Many nutrients are added to make up for the ones lost from the yolk, so egg substitute usually will contain varying amounts of iron, zinc, folate, thiamin, riboflavin, vitamins A, E, B6 and B12, and have an equivalent amount of protein as whole eggs.
While some brands, like Egg Beaters, contain no fat or cholesterol, others use vegetable oil as an ingredient, which adds to the fat content again although the fat is largely unsaturated.
Read the Label
Check the label on the egg-substitute product to see if it’s low enough in fat, and also to see whether the egg substitute is suitable for all your needs.

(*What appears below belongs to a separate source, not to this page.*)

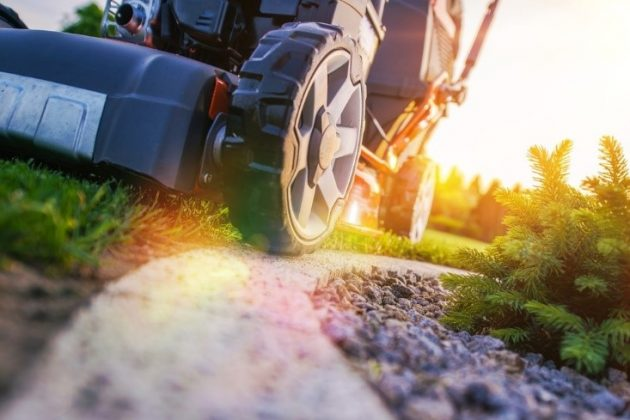 5 Lawn Care Services Homeowners Need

Some egg-substitute products are great for adding leavening qualities to baked goods, but unless the egg-substitute also contains added lecithin, which is normally found in egg yolks, it can't act as an emulsifier or thickener.
This also makes egg substitute unsuitable for custards. In these cases, it's wiser to replace some of the whole eggs rather than all of the whole eggs in a recipe if you need to lower its fat and cholesterol content. Powdered egg substitute may work very nicely in baking, but not at all in scrambled eggs. If you need an egg-free alternative for this then tofu would be your best bet.
Here is more information on egg-free substitutes.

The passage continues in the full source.